I’m blogging on Latin America as a contributing editor for Blogher. Karen Walrond of Chookooloonks is also covering the region – she’s taking anything Caribbean and I’m, in theory, linking up with blogging women from the rest of Latin America. The idea is not to cover news, as Global Voices does, but instead, to look at what women are writing.

My hope is that English-speaking and Spanish-speaking women bloggers will become more aware of each other, and will jump into conversation with each other, unmediated by me, on each other’s blogs. Even if they’re monolingual, they can use automated translators like Google Language Tools or Babelfish to read each others’ posts and comments.

I’m hoping to be a good party host, introducing people to each other and facilitating the start of their conversation. Look, there I am in the photo at the BlogHer Launch Party, raising my glass… It’s a GREAT party.

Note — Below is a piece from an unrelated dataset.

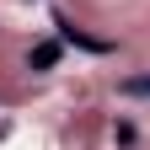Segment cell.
I'll list each match as a JSON object with an SVG mask.
<instances>
[{"label": "cell", "mask_w": 150, "mask_h": 150, "mask_svg": "<svg viewBox=\"0 0 150 150\" xmlns=\"http://www.w3.org/2000/svg\"><path fill=\"white\" fill-rule=\"evenodd\" d=\"M123 91H129V97H150V75H145V81H123Z\"/></svg>", "instance_id": "3"}, {"label": "cell", "mask_w": 150, "mask_h": 150, "mask_svg": "<svg viewBox=\"0 0 150 150\" xmlns=\"http://www.w3.org/2000/svg\"><path fill=\"white\" fill-rule=\"evenodd\" d=\"M54 59H59V43H43V48H32V54H27V64H32V70H48Z\"/></svg>", "instance_id": "2"}, {"label": "cell", "mask_w": 150, "mask_h": 150, "mask_svg": "<svg viewBox=\"0 0 150 150\" xmlns=\"http://www.w3.org/2000/svg\"><path fill=\"white\" fill-rule=\"evenodd\" d=\"M59 38H64V43H81V48H91V54H102V48H107L102 38H86V32H75L70 22H59Z\"/></svg>", "instance_id": "1"}]
</instances>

If even a few people become aware of each other, I’ll be so happy! And at the very least, English speaking bloggers will become more aware they aren’t the only ones talking. I hope that I can serve as a translator, though I’ll be an imperfect one, to help make this happen.

My other very strong hope is that someone will step up and “cover” blogging-women’s Brazil, because I’m already overwhelmed and I don’t know Portuguese! There are so many fantastic Brazilian bloggers, I’d go crazy trying to read everything.
Thanks to BlogHer founders Lisa Stone, Elisa Camahort, and Jory Des Jardines for a great site and a fun party!